When a boxer is a “fighter” in every sense of the word it often makes walking away next to impossible despite all signs leading to the exit. The thinking is less rational, speech a bit slurred, and voices in the head more faint. But the desire rages on as games of self deception prevail and another fight is signed.
If Angel “Got Jesus” Manfredy could still comprehend the voices in his head, they'd be telling him not to do it again. Yet, despite what everyone around him suggests, another trip between the ropes is in his future. And his wife is his manager.
Angel Manfredy has been a true fighter in that he has gone to war with the best of his division at the time, and lost, but he did beat every one below him on the way to getting those deserving title shots. The veteran will see his 30th birthday this year, but to hear his slurred speech and watch him in the ring, any observer can see he has lost a step, or two, and is much older in ring years than his birth certificate indicates.
In his most recent loss to Courtney Burton, Manfredy was literally beaten at the hands of a younger, faster, stronger opponent. The will was there but the body and mind clearly could not execute as before. As Manfredy lay on the ring mat, entwined with the ropes and fumbling to take out his mouthpiece it looked like he finally realized that time had run out. It is an internal battle coming to grips with the fact that something you have done so well for so long just can't be done any more.
I get out of bed each morning and stretch out before I truly wake up. I can't bend over and touch my toes like I used to, but my memory is so bad I convince myself that I never could. I'm not getting older and slower, just wiser (or so I think). The hyper-religious Angel Manfredy likely gets on his knees and prays to his God each night. I'm sure the knees ache a bit more these days as he takes his position as he asks for the strength to carry on.

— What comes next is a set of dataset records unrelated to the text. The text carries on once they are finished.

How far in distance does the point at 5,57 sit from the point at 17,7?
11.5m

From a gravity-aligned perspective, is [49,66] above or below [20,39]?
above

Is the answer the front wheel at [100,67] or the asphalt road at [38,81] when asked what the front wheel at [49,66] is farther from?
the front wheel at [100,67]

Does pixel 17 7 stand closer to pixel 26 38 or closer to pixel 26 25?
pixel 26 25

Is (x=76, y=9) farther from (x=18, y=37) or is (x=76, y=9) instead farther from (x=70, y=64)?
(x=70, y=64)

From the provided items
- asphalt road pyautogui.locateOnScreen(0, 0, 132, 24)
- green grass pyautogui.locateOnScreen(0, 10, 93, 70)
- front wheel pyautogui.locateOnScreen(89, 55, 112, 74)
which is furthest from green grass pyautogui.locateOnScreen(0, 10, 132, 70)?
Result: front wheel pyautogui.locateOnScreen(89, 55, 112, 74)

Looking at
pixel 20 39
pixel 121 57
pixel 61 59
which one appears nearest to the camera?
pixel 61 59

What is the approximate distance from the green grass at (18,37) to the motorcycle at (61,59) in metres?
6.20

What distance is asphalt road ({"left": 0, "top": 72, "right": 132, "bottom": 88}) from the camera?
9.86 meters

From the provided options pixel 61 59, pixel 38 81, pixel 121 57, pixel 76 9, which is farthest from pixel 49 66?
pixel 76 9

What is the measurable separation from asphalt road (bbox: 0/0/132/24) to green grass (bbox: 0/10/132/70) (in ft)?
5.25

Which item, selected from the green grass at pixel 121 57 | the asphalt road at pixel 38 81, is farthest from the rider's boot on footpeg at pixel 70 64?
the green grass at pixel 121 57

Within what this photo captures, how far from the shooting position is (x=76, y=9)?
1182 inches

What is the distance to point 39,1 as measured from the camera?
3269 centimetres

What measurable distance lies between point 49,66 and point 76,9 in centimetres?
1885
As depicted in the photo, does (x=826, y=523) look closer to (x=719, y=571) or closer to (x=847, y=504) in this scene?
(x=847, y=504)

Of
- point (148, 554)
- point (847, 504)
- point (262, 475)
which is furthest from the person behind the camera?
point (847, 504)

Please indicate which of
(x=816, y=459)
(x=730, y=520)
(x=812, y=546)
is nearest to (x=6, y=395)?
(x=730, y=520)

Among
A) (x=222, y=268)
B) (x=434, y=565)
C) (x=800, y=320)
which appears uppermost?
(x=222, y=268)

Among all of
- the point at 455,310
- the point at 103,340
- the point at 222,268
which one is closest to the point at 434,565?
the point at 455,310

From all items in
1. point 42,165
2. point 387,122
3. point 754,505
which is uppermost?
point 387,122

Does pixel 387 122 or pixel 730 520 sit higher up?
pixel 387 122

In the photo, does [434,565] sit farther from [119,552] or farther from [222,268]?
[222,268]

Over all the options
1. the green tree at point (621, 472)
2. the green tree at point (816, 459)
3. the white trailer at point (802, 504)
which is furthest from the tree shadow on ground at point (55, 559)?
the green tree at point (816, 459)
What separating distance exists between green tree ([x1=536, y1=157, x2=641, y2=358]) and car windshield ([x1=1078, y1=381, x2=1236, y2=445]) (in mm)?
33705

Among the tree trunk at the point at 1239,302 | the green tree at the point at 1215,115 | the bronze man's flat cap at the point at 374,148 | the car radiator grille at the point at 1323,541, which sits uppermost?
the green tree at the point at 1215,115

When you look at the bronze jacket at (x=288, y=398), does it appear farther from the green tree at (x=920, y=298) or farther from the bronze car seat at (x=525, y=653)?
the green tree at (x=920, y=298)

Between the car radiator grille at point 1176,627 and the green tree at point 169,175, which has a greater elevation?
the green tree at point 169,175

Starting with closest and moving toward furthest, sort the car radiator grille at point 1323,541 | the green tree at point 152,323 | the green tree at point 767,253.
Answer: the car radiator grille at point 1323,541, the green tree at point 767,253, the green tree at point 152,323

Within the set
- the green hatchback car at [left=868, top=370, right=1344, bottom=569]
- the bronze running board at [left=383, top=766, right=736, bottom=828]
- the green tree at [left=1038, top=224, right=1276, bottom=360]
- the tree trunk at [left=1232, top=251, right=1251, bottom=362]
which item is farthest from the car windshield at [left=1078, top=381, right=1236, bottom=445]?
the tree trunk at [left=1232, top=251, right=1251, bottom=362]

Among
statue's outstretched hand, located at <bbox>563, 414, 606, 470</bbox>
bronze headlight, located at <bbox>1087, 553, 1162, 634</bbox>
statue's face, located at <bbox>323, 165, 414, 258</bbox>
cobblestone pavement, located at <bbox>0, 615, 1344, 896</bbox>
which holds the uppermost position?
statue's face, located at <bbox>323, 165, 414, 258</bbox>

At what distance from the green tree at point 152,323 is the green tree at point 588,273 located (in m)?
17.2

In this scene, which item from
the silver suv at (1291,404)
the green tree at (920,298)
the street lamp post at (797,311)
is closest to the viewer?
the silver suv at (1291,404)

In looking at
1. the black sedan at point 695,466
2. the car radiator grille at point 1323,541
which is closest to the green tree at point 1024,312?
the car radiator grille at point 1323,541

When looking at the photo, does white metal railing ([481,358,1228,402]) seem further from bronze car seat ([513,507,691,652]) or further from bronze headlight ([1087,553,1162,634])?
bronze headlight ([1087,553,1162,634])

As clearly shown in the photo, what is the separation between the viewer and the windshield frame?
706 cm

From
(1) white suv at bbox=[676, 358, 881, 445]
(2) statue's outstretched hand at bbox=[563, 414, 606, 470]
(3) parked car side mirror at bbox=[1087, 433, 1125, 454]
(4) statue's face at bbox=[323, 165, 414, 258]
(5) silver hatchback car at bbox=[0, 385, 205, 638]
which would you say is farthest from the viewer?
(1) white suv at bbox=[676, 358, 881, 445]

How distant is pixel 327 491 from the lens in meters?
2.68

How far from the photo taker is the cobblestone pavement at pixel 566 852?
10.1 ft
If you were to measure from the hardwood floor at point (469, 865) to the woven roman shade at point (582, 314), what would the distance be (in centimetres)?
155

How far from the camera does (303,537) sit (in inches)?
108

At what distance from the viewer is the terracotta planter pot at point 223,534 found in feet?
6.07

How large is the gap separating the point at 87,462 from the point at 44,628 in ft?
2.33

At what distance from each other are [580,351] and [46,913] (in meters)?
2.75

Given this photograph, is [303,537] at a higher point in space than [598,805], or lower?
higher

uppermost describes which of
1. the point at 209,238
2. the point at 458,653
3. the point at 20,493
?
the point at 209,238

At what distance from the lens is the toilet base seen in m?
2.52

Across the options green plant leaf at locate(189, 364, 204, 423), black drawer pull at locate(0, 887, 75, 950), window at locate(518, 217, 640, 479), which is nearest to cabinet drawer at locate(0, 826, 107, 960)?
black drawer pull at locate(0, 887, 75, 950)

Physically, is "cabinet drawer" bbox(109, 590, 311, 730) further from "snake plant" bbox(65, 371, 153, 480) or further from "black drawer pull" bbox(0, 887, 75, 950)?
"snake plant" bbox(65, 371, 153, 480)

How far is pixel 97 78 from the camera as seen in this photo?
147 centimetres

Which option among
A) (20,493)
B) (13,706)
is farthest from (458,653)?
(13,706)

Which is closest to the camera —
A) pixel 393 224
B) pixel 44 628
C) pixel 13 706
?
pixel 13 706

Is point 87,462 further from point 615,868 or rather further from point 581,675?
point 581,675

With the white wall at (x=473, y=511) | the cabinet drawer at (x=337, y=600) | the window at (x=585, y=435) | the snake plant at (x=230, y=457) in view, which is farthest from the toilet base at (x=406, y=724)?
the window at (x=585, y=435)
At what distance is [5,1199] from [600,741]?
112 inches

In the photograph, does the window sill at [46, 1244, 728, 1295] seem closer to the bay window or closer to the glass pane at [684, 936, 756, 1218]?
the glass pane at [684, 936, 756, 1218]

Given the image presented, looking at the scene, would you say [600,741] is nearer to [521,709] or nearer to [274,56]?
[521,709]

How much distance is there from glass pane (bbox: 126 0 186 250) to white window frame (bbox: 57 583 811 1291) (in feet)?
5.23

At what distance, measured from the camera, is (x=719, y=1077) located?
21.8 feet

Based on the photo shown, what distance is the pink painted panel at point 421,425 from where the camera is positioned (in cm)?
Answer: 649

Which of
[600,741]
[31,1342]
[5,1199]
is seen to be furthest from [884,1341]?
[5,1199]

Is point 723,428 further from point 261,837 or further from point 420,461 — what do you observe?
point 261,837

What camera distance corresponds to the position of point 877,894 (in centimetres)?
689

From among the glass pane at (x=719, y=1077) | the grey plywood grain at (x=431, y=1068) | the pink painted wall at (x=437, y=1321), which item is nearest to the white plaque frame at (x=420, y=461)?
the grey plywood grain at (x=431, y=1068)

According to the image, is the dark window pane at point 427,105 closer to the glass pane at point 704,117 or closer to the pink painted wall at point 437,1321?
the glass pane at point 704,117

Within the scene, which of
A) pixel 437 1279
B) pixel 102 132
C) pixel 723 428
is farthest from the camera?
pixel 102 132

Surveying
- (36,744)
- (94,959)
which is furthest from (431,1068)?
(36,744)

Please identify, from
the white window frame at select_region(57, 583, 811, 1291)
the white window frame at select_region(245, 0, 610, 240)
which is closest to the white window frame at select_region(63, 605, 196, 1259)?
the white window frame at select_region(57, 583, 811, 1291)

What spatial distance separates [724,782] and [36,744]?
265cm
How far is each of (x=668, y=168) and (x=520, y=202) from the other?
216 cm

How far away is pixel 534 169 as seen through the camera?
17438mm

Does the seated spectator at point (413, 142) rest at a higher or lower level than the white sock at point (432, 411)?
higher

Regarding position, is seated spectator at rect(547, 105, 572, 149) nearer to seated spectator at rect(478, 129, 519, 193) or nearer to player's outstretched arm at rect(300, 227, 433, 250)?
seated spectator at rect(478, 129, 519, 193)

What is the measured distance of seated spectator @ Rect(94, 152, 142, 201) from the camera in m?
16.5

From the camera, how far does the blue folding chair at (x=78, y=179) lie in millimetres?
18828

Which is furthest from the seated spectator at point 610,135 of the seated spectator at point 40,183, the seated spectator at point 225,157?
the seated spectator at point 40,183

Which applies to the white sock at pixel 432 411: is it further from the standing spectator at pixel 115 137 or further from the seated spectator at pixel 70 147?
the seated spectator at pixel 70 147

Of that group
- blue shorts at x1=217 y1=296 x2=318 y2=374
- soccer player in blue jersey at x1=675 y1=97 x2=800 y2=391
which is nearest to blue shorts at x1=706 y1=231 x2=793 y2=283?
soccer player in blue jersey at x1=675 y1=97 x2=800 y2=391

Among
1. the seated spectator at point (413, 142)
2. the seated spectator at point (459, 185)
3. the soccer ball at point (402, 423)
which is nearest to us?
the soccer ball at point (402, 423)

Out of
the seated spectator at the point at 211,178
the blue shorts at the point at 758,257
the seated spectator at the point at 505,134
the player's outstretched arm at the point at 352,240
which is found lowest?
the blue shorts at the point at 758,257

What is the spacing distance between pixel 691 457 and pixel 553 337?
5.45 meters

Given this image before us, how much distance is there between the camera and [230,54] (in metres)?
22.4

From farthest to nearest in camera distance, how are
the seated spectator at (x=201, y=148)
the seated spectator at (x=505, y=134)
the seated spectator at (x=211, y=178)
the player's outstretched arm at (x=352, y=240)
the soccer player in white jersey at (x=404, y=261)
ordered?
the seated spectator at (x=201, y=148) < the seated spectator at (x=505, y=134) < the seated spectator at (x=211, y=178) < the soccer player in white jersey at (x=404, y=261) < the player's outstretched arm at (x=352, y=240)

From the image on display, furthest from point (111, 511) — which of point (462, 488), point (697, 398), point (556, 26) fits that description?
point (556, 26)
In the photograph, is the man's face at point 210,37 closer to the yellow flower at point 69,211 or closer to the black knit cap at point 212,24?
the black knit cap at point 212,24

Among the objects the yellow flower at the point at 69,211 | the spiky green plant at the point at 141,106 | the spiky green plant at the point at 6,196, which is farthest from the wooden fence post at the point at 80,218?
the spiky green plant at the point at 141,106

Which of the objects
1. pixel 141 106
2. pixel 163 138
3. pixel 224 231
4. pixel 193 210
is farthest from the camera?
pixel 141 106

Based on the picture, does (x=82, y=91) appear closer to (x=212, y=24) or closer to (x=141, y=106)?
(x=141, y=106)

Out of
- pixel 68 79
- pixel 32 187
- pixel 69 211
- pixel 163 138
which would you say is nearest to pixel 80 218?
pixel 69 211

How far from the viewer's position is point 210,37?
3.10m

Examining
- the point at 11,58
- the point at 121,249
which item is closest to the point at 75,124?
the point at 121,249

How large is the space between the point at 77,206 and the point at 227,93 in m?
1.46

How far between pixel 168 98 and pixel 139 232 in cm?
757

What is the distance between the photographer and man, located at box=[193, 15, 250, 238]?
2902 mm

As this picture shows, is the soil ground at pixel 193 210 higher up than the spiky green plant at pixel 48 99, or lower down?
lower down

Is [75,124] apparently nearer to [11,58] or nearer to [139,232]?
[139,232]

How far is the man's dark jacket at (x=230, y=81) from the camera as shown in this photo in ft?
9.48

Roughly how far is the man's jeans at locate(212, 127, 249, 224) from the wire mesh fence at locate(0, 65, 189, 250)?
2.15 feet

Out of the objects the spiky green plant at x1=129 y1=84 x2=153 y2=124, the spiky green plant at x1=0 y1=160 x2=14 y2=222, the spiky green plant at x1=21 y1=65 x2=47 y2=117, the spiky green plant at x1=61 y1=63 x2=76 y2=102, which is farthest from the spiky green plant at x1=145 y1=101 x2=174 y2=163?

At the end of 1997 and start of 1998 Manfredy was in his prime beating the likes of Arturo Gatti, Jorge Paez and John Brown in exciting fights as his “El Diablo” and “Angel” personas gave him marketability. At the end of 1998 Manfredy wore the WBU Super Featherweight belt and became the litmus test that 18-0 Floyd Mayweather passed with flying colors in proving too strong and too fast for Manfredy. The bout was stopped in the second round with Manfredy protesting, but the ending was inevitable and the perhaps early stoppage only saved him from a beating.
After losing in his WBC Lightweight title shot to Stevie Johnston in 1999, he fought his way back to an IBF/IBA Super Featherweight shot against the undefeated Diego Corrales. At 6' tall and freakish power in both hands, the 32-0 Corrales was more than Manfredy could handle and he paid a dear price. Giving up 6 inches he simply could not touch Corrales without getting pummeled, and so he was. Three knockdowns later the punishment was over after less than 3 rounds. Manfredy being Manfredy meant that he would work his tail off to gain another shot, this time the IBF Lightweight title held by Pittsburgh's Paul Spadafora was at stake. Again Manfredy left the ring without his arm being raised. The road back was one that Manfredy chose once more and that lead to the disaster created by Courtney Burton. Sure he won his last fight but at what cost does he ask whether he still has it?
A manager is supposed to look out for the best interests of his/her fighter and a little coffee talk with Angel Manfredy is all you need to know the fighter is better off walking away. Sometimes a fighter refuses to listen and the manager has to make the decision to walk in order to have a clear conscious. If that same manager is the wife of the boxer, boxing becomes secondary.
Now at a point where Angel Manfredy can longer look out for himself, by himself, someone needs to provide him with the gospel before it is too late. When Manfredy prays to his God each night I can only pray that he listens to the message.